For this example we use the same pattern values as above and then select the start date of the last time that the USA-AUS-USA was matched, by using the settings below.
We can then expand the expression to:
This expression can then be added to a selection and we can select upon the resulting value from the above to be < 90 days. This will then give us all the people who have undertaken the USA-AUS-USA pattern within roughly the last 3 months.
What is the longest time between losses for an international football team?
There are a number of issues here in terms of identifying the particular time in which this has happened. They are:
1 – to restrict this analysis to international teams and their matches we will have to use a transactional filter selection restricting the transactions to international matches only.
2 – we do not know the length of the sequence of matches here, because we are only interested in the fact that a series of draws or wins is bookended by two losses. The pattern therefore will be best expressed as ‘L * L’ (i.e a loss, then some results, then another loss). NB – there are existing other methods to do this (see N) but these will fall foul of the problems below.
3 – the existing pattern match technique will not help solve this problem as it will stop on the first occurrence of L*L and return the number of days between those two losses. However, a team will have had a number of losses over time and we do not know which pair of losses we are interested in. We will therefore sort and choose the ‘Largest 1’ of such matches, using the matching strategy below.
If we then add this information to a data grid and then order them by this aggregated value then we see the top few teams as below.
This seems on the face of it quite astonishing. Firstly, that there aren’t many of the international footballing powerhouses in the list above, and secondly that the values are extremely large. The 18,198 days of Slovakia’s longest time between two losses is nearly 50 years! Let us take a closer look at the match data to sense check this result.
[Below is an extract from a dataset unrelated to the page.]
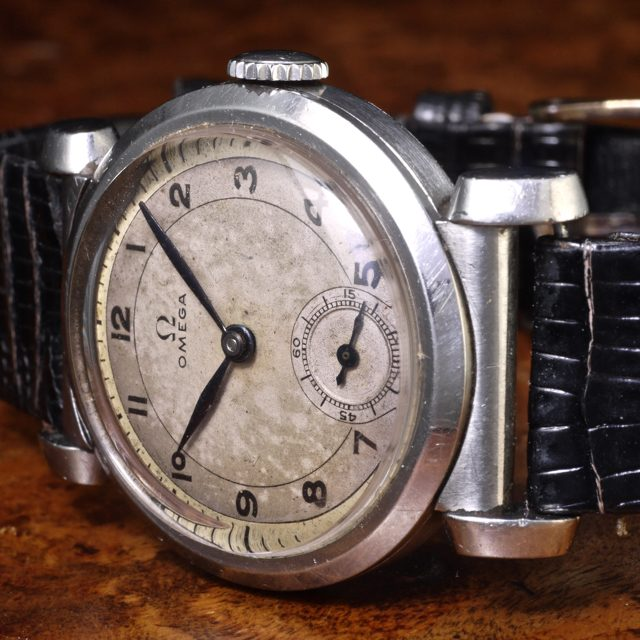 Omega Art Deco ref. 615 cal. 26.5SOB  30,5mm. scarab stainless steel case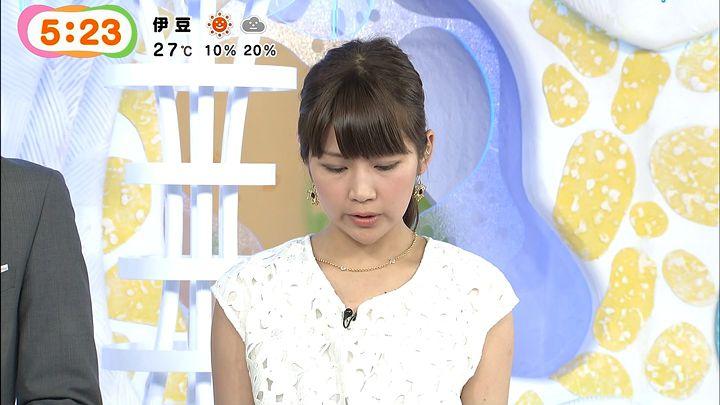 takeuchi20140528_14.jpg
So, the data looks accurate, they didn’t play a match for 48 years – but this isn’t really quite what we would really want as there are large gaps between the matches. We would have to choose a way of saying that teams should have no large gaps between matches. We can do this using the ‘Max Days between Transactions’ property. If we set this to 365 days then this will ensure that a team can only have a valid sequence of matches if they have had at least one match every year.
This then gives the following results which does have some teams that we might have expected to see in the top 10 by such a metric:
This can be corroborated by delving further into Scotland’s almost 9 year non-losing streak and finding that it started with a loss on 05/04/1879 and then had only wins and draws until the next loss on 17/03/1888.
In our dataset at present there are 761 matches played by Scotland, of which they have lost 235. To find the particular transaction set above the algorithm has identified the length of time between each of the 234 pairs of adjacent losses, sorted them by the length of time between them, and then returned the biggest such value.
This blog post has discussed functionality that has been introduced in the Q4 2019 releases. These new features enable a wider range of pattern matching scenarios to be expressed in FastStats, to analyse or select people by sequences of transactions. It has also enabled us to delve even further into football statistics!
- Previous blogs on pattern match analytics
- *1 – note that one way around this issue (before the Q4 2019) release would be to add a transactional filter selection so that only transactions in the last 12 months were considered. An alternative approach that can work for many examples is to reverse the pattern, and reverse the order of the transactions.